Donnington Wood Canal
Lodge to Muxton (Part 3)
Having pinned down the outfall of the Lodge Arm it was a relatively simple task to follow the line of the canal past old blast furnaces set into the hillside and round to a dismantled railway track which crossed the site.
Half buried blast furnaces
All the railways, tramways and plateways make a confusing mix of communication relics but you have to remember that the canal was abandoned by the late 1880's so it will always be at the bottom.
Tangled canal bed in Granville Park
We first tacked this section in the opposite direction and, having crossed the old railway line, struck off in completely the wrong direction, trying desperately to make the proposed line fit the topography we were looking at. This became increasingly implausible till eventually we found ourselves with no 100 metre contour to follow and time for a re-think. Top tip - take a compass with you on cloudy days!
Donnington Wood canal bed neat Muxton
The section across the old railway is one of the most baffling, covered with more spoil. As far as I can tell the line passed under the sculpted wooden hover fly, re-emerging about 400 yards further on in the form of a perfectly saucer shaped trench, now used as a bridle way. This trench continues for about half a mile to the site of Muxton Bridge, now home to Shropshire Golf Club.
Muxton mine pumping house
The section terminates at the site of the Muxton Colliery, and the associated pumping house which still stands as a ruin, but when operating it drained water from three local mines, lifting 9,350 gallons of water into the Donnington Wood Canal each day. No coal mine pumping engines = no water = no canal.
Through the public car park...
...and into the golf club
Muxton Bridge is long gone but the canal ran beneath the car park, crossing Muxton Lane and then curling to the right through the groundsman's yard, and into the Golf Club itself. Freed from the industrial backdrop the canal seems to relish its freedom, quickly returning to water and being used as a huge water feature at the start of the course. It has been excavated and curls round through 180 degrees to the start of the Blue Course.
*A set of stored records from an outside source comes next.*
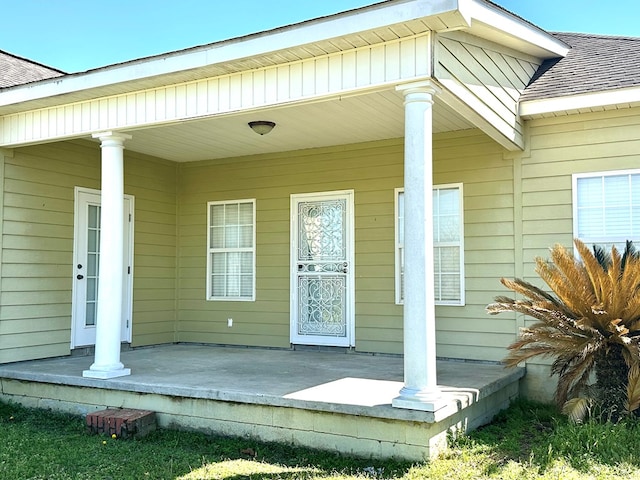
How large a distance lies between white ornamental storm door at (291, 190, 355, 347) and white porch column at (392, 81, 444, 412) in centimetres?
297

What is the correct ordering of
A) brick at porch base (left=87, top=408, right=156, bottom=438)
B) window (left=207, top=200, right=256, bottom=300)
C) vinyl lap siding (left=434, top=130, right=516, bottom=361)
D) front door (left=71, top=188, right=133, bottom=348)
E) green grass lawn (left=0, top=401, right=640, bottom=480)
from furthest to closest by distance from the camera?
window (left=207, top=200, right=256, bottom=300) → front door (left=71, top=188, right=133, bottom=348) → vinyl lap siding (left=434, top=130, right=516, bottom=361) → brick at porch base (left=87, top=408, right=156, bottom=438) → green grass lawn (left=0, top=401, right=640, bottom=480)

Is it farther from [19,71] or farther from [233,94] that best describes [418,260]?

Donnington Wood Canal in Shropshire Golf Club
This is a public footpath so, for this section, our exploration was entirely legal. The groundsman has his hut just where the canal exits onto the fairway and keeps a beady eye on walkers to prevent trespass. We got the evil eye as we squeezed round the back but our presence at the edge of the course was tolerated as we took some photo's of the shallow water features which marks the route out to the north, towards the driving range.
Out onto the course
... and approaching the driving range at the other side.